*Aim of the task*: Indicate how many lines in the listing below contain the word "mouse". No other output is permitted.
- - - - -
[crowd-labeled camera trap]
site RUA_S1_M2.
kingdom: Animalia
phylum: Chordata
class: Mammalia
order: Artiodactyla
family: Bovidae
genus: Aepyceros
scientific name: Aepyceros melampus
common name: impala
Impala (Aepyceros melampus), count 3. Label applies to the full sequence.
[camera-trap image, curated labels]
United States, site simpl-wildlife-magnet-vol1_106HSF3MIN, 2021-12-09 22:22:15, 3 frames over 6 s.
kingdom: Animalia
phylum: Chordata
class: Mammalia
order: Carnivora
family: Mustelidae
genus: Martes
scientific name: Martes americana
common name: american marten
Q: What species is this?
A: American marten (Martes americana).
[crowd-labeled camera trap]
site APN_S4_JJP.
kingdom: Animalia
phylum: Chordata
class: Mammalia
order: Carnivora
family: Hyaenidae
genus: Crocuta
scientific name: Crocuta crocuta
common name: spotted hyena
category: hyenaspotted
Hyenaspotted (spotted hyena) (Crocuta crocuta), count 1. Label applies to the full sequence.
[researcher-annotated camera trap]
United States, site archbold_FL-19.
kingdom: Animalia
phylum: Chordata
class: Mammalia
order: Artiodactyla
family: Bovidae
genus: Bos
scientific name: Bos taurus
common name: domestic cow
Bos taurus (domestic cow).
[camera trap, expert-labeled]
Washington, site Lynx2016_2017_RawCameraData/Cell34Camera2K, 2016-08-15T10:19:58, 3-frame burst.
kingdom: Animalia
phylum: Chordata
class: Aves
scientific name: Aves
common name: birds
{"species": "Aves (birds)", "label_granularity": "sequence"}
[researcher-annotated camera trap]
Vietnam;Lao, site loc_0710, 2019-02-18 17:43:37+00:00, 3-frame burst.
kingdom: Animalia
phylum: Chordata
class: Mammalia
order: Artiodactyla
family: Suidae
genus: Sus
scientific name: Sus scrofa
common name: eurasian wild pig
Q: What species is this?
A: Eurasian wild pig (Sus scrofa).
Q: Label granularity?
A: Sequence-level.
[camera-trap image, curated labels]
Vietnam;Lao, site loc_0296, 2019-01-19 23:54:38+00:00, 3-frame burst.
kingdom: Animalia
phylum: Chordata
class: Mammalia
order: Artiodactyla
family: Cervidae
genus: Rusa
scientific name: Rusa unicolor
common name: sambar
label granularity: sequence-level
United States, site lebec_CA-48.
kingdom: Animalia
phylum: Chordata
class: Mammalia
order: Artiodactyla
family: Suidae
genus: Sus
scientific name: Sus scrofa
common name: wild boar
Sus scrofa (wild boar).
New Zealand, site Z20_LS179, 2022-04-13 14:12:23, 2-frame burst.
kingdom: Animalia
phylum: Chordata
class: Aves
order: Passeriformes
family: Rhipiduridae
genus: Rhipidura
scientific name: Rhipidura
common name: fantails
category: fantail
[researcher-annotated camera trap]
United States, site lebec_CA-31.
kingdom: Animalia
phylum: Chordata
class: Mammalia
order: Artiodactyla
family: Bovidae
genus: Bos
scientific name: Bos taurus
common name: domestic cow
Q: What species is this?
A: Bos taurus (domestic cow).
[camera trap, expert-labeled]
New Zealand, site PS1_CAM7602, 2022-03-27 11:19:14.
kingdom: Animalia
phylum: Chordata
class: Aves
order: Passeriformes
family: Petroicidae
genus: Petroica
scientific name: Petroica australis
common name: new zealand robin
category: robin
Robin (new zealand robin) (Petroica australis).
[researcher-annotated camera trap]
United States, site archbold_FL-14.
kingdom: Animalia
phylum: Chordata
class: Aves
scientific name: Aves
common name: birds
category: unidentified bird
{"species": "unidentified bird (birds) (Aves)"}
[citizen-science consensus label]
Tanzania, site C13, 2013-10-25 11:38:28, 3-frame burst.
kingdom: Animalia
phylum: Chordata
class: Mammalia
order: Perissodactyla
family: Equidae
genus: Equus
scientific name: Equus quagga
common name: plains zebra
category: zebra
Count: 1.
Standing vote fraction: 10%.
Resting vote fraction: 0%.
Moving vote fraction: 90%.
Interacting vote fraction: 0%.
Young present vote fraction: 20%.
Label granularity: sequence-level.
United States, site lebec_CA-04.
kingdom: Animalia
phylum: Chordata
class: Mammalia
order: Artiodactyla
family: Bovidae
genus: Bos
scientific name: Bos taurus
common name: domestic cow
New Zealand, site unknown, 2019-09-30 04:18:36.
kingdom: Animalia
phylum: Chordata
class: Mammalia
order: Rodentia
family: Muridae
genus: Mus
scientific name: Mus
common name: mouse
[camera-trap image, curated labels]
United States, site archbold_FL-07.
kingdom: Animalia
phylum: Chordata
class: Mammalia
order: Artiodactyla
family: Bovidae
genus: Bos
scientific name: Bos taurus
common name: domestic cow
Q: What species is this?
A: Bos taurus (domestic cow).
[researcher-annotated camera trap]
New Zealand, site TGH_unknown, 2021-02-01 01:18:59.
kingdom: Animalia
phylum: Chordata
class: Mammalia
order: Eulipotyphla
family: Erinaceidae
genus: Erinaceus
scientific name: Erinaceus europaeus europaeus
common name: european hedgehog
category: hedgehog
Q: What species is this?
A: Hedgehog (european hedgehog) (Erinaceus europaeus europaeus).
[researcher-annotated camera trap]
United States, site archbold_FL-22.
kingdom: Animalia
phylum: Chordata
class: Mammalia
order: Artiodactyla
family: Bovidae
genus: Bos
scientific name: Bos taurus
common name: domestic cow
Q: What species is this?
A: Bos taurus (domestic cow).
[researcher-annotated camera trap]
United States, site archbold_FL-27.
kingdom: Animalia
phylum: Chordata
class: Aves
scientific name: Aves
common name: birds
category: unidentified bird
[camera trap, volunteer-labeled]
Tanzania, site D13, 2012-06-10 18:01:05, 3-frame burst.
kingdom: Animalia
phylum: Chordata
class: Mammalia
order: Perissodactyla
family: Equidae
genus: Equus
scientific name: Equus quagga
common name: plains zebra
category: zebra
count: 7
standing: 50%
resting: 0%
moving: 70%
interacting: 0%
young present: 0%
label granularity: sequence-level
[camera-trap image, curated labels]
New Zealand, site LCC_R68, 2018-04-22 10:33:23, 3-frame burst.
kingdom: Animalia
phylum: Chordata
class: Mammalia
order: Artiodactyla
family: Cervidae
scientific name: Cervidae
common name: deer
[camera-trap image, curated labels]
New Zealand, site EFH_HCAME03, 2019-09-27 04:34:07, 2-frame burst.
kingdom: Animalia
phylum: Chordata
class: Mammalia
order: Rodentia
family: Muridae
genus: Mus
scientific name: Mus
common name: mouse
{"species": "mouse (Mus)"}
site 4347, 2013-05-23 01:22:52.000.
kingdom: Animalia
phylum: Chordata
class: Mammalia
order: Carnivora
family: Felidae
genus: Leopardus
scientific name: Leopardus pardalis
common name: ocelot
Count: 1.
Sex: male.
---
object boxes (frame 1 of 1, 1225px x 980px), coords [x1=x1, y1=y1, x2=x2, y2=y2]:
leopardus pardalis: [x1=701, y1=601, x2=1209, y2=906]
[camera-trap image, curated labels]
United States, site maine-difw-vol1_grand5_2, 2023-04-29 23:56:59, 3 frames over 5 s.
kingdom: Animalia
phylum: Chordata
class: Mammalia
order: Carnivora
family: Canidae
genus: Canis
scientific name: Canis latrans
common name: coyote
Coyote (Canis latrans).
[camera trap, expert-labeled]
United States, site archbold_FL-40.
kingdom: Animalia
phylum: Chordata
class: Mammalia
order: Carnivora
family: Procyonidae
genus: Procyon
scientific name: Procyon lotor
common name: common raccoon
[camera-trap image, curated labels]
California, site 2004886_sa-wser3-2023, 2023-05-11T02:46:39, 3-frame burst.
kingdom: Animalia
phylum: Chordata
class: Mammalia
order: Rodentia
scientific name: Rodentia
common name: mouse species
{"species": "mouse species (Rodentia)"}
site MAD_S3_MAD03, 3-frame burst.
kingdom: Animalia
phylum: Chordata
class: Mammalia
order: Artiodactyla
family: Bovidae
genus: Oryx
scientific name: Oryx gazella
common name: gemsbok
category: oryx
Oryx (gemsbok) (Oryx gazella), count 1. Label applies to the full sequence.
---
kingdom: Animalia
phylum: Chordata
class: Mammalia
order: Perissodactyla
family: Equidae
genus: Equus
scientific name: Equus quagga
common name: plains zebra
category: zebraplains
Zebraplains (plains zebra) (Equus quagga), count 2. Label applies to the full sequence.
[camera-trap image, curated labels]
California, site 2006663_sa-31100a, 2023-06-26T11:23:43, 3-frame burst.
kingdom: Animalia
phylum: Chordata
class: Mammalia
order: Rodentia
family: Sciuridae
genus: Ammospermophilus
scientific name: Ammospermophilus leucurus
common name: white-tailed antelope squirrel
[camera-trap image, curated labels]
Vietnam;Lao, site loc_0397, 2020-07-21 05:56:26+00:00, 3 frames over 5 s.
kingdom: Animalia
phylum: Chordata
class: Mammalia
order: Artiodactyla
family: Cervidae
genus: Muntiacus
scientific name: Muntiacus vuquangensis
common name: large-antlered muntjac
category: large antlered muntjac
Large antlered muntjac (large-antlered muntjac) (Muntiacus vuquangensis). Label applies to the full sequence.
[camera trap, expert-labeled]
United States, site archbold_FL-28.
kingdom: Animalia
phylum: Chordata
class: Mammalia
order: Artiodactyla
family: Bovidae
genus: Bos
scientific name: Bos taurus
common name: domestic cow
- - - - -
*Written solution*: 5